News - - - Christian Formation - - - Outreach - - - Fellowship - - - Leadership - - - Stewardship
Sermons - 2006


God of the living word, give us the faith to receive your message, the wisdom to know what it means, and the courage to put it into practice.  Amen.


News home page
Comfortable Words Index
Calendar
Schedule of Lay Ministries
Good News Daily
Sermon Index

In the Spirit of Pentecost, The Reverend David R. Williams, The Day of Pentecost--Year B--June 4, 2006

Give us grace, O Lord, not only to hear your word with our ears, but also to receive it into our hearts and to show it forth in our lives; for the glory of your name.
 
The people of God gather together.  They pray quietly.  Something very unusual and disturbing is about to happen.  Hearts pound as word flows through the room.  A voice of the Church is discerned. 
 
Some people are aghast and disbelieving. Some are gleeful. Others are just uncertain about the meaning of this new voice for all the churches across the land. 
 
No, this is not the moment we know recorded as the Christian Pentecost – when the disciples, gathered in their comfortable space, feel a sudden, violent wind blowing through the room. Hearts pound, eyes are wide open.
 
Three years ago the Deputies of the Episcopal Church, lay and clergy gathered to discern the will of God through prayer and decision-making.  Their decision would affect the church like a violent wind blowing through the entire church body. 
 
The decision seemed to be simple enough: whether to give Church consent to a certain Diocese’s choice of its own Bishop. Some were vehement that this Diocese’s Bishop-elect did not fit certain traditional standards of the office of a Bishop, a contemporary Apostle of the Church. The Bible was referenced.  The tradition and orthodoxy of the Church was held up as a standard.
 
But the statement made in a close vote by the Deputies and the Bishops of the Church agreed with the decision made people of New Hampshire.
 
Some Episcopalians were mad.  Some were hurt. Some were encouraged and hopeful.  Some were unsure.
 
Since then – since that violent Pentecostal moment in our own Church, many people have talked, discussed and reviewed many difficult and uncomfortable issues of the Episcopal Church and even about our human nature and sexuality, about the authority of the Bible, about discerning the will of God. 
 
This dialogue has been worldwide and is similar to the debate of many mainline denominations.
 
On that special day 2000 years ago, the witnesses of the Jesus story – witnesses of Jesus’ dynamic ability to tell stories, to be a prophet, to shake the foundations of Roman government, Jewish law, and cultural wisdom – meet in a room together.  The disciples meet to discern the will of God now that Jesus has left them, departed the world.

DATASET EXCERPT ->
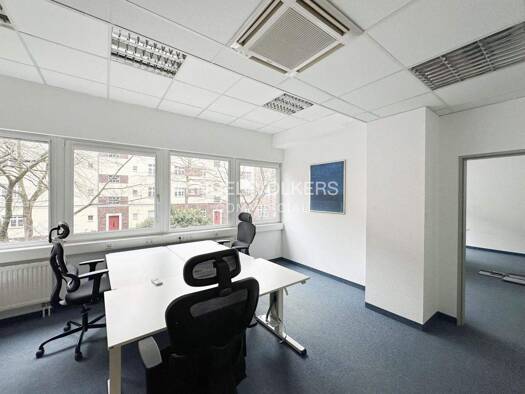 Büro zur Miete 11,90 € 249,1 m² Bürofläche teilbar ab 249,1 m² Moabit Berlin 10555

REQUIRED ACTIONS ->
1: In the Pentecost sermon, rewrite the paragraph beginning "The decision seemed to be simple enough" as a short bulleted list that keeps its main facts.
2: Answer these from the Pentecost sermon:
(a) Who gave the sermon, and on what date?
(b) How many years before the sermon did the Deputies of the Episcopal Church gather for the decision?
(c) Was the vote by the Deputies and the Bishops close or lopsided?
3: Set down the part of the Pentecost sermon starting with "Three years ago" and going on through "entire church body.".
The listing above comes from a different source than the Pentecost sermon.

OUTPUTS IN ORDER ->
1:
- The question was whether the Church would consent to a diocese's choice of its own bishop.
- Some insisted the bishop-elect did not meet certain traditional standards for a bishop, described as a contemporary apostle of the Church.
- The Bible was cited.
- The Church's tradition and orthodoxy were held up as a standard.

2:
(a) The Reverend David R. Williams, on June 4, 2006.
(b) Three years.
(c) Close.

3:
Three years ago the Deputies of the Episcopal Church, lay and clergy gathered to discern the will of God through prayer and decision-making.  Their decision would affect the church like a violent wind blowing through the entire church body.